4

I am trying to embed a version number into a library. Ideally, this should be a static C string that can be read and doesn't need any additional allocation for reading the version number.

On the Rust side, I am using vergen to generate the versioning information like this:

pub static VERSION: &str = env!("VERGEN_SEMVER");

and I would like to end up with something like

#[no_mangle]
pub static VERSION_C: *const u8 = ... ;

There seems to be a way to achieve this using string literals, but I haven't found a way to do this with compile time strings. Creating a new CString seems to be beyond the current capabilities of static variables and tends to end with an error E0015.

A function returning the pointer like this would be acceptable, as long as it does not allocate new memory.

#[no_mangle]
pub extern "C" fn get_version() -> *const u8 {
    // ...
}

The final type of the variable (or return type of the function) doesn't have to be based on u8, but should be translatable through cbindgen. If some other FFI type is more appropriate, using that is perfectly fine.

Shepmaster
  • 388,571
  • 95
  • 1,107
  • 1,366
Michael Mauderer
  • 3,777
  • 1
  • 22
  • 49

2 Answers2

9

By ensuring that the static string slice is compatible with a C-style string (as in, it ends with the null terminator byte \0), we can safely fetch a pointer to the beginning of the slice and pass that across the boundary.
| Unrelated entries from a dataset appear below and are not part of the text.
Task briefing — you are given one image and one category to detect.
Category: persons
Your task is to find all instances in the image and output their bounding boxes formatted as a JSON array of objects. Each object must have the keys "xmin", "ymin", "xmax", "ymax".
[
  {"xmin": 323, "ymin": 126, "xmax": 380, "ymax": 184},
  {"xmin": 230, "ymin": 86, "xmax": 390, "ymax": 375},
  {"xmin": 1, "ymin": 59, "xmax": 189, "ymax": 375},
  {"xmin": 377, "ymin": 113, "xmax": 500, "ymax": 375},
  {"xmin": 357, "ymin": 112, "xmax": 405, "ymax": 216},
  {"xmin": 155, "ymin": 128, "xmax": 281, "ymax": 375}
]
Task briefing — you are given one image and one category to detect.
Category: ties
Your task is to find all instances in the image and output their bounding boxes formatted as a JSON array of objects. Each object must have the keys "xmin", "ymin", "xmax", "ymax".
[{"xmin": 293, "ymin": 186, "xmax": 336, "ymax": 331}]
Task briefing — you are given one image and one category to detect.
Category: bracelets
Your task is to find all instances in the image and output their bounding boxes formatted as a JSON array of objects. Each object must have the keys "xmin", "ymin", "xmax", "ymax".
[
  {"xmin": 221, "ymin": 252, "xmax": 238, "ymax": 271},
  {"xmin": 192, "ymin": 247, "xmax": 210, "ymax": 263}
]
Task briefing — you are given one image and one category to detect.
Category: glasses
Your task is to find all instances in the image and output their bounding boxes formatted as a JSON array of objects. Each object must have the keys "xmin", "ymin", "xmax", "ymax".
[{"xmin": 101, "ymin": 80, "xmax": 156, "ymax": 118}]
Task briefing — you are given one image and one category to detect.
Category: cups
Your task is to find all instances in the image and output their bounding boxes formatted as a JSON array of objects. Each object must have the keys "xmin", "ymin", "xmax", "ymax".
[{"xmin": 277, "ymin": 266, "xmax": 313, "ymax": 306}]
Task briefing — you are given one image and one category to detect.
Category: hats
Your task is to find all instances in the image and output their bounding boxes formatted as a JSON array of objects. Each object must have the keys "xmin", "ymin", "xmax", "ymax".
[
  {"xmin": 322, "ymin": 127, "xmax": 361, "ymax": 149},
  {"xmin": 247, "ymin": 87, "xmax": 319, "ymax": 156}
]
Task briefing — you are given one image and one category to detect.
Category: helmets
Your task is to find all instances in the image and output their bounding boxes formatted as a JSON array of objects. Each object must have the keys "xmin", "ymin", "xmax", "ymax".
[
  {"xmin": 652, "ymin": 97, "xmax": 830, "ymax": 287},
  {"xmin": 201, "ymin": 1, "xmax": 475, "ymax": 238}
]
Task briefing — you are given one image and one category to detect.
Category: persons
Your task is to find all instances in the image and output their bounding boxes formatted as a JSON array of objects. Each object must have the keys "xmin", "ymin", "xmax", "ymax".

pub static VERSION: &str = concat!(env!("VERGEN_SEMVER"), "\0");

#[no_mangle]
pub extern "C" fn get_version() -> *const c_char {
    VER.as_ptr() as *const c_char
}

Here's an example in the Playground, where I used the package's version as the environment variable to fetch and called the function in Rust.

Shepmaster
  • 388,571
  • 95
  • 1,107
  • 1,366
E_net4
  • 27,810
  • 13
  • 101
  • 139
1

Now, with constant evaluation, you can wrap this up a little more nicely.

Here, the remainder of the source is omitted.